Freedom Neruda, Cote d'Ivoire
World Press Freedom Hero (Honoured in 2000)
Born Tiéti Roch d’Assomption Aug. 15, 1956, in Duékoué, Côte d’Ivoire, Freedom Neruda was inspired by the writings of the Chilean poet Pablo Neruda and took his name to symbolize his ideals. Freedom Neruda demonstrated an unwavering commitment to the principles of free expression despite the persistent efforts of President Henri Konan Bédié to silence La Voie’s critical coverage of the government. Neruda and his colleagues at La Voie were repeatedly subjected to excessive fines, physical attacks, arrests and charges of “insulting the dignity of the head of state.”
After graduating from the University of Abidjan, Neruda taught mathematics at a private high school. He began his journalism career in 1988 as a copy editor with the daily Ivoir’ Soir. Later he worked as an investigative reporter with La Chronique du Soir and then with La Voie. As managing editor, Neruda turned La Voie (now called Notre Voie) into the country’s best-selling independent newspaper. In October 1995 the editorial offices of La Voie were mysteriously destroyed by a fire bomb. Before that, Neruda and his colleagues were routinely hauled into court to face defamation charges and subjected to other forms of harassment by the Bédié government.

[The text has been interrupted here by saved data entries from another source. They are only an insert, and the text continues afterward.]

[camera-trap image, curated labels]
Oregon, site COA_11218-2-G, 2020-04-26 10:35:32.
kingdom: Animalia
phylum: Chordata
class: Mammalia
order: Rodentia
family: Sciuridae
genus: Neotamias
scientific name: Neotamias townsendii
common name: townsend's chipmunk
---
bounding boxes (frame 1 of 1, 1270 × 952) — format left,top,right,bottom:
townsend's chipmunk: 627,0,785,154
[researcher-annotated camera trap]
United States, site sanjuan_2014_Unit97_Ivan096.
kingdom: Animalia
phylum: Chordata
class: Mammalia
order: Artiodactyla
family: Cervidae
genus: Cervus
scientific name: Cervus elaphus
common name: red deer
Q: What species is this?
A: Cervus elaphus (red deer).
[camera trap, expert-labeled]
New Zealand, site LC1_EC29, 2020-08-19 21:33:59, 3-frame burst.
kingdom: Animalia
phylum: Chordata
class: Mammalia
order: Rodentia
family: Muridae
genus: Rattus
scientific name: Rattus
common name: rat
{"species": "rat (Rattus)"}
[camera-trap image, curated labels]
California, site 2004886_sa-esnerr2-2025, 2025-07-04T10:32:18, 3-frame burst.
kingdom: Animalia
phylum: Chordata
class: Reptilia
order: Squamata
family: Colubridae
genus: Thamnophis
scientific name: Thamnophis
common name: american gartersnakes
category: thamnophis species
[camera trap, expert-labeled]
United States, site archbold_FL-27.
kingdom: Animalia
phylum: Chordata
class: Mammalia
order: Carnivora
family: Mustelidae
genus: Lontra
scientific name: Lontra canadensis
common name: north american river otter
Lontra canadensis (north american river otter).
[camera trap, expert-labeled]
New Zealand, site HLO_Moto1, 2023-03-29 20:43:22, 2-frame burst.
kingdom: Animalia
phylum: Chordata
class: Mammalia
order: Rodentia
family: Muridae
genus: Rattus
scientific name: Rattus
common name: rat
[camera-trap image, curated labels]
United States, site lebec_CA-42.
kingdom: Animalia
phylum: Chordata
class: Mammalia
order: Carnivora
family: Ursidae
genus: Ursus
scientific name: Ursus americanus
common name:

Under Bédié, Côte d’Ivoire’s human rights record was abysmal. Journalists in particular were detained without trial for long periods. The Bédié government restricted freedom of expression and did not tolerate what it considered insults or attacks on the honor of the country’s highest officials. A law enacted in 1991 authorized the state to prosecute people who insult government officials or offices for criminal libel, punishable by up to two years in prison.
Neruda’s troubles under the Bédié government escalated in December 1995, when La Voie published his satirical article, “He Brought Bad Luck to the ASEC,” which suggested that President Bédié’s attendance at the African Champions Cup final may have jinxed Ivory Coast’s defeated soccer team. The article poked fun at the president’s election campaign slogan, which had proclaimed that Bédié was good luck for the country.
On January 2, 1996, Neruda was arrested on charges of seditious libel as a result of the article. Police had been searching for him since the arrest of his colleagues, La Voie’s publisher, Abou Drahamane Sangaré, and reporter Emmanuel Koré, 12 days earlier. The three journalists were sentenced to two years in prison for “offending the head of state,” and La Voie was fined three million Central African francs (CFA, or US$6,000) and banned for three months. On Jan. 3 La Voie began publishing under a new name, L’Alternative, but resumed publishing under its original name in April 1996, when the ban was lifted. When President Bédié promised in a televised statement to pardon the three journalists if they agreed to withdraw their appeal to the Supreme Court, they rejected the offer. “Freedom at any price is not essential,” one of their lawyers commented, and said that the journalists would prefer the path of justice to follow its normal course. On Nov. 28 their final appeal was turned down by the supreme court and Neruda and his two colleagues served a year in jail before they were quietly released on Jan. 1, 1997.
The harassment of La Voie continued unabated after the journalists’ release. On Feb. 4, 1997, Felix Teha Dessrait, a journalist with the daily, was assaulted by police officers inside a police station, where he had gone to investigate the arrest of the leader of a student organization, FESCI. Another La Voie reporter, Daniel Opeli, was badly beaten by police on May 15, 1997, as he was covering a FESCI meeting. Aline Lago, La Voie’s correspondent in the town of Guiglo, was taken into custody at Man prison, 300 miles northwest of Abidjan in July 1997, and charged with contempt of court. He was released on bail on Aug. 4.
In October 1998 the Abidjan offices of Notre Voie were forcibly entered and burglarized by three armed persons. The attackers stripped and beat the night guard and removed files that documented corruption involving senior government officials, but telephones, computers and fax machines were untouched.
Côte d’Ivoire is currently in transition following a bloodless military revolt in December 1999. General Robert Gueï, who was Chief of Staff under Presidents Felix Houphouet-Boigny and Bédié, declared himself the new president, suspended the constitution, dissolved the National Assembly and formed the National Committee for Public Salvation (CNSP), which consists of himself and eight military officers. Although Gueï pledged that “press freedom will be total,” he also warned local reporters against reporting “garbage.”
It remains to be seen whether Neruda, appointed deputy chief editor in February 2000, and his colleagues will be able to practice journalism without further harassment.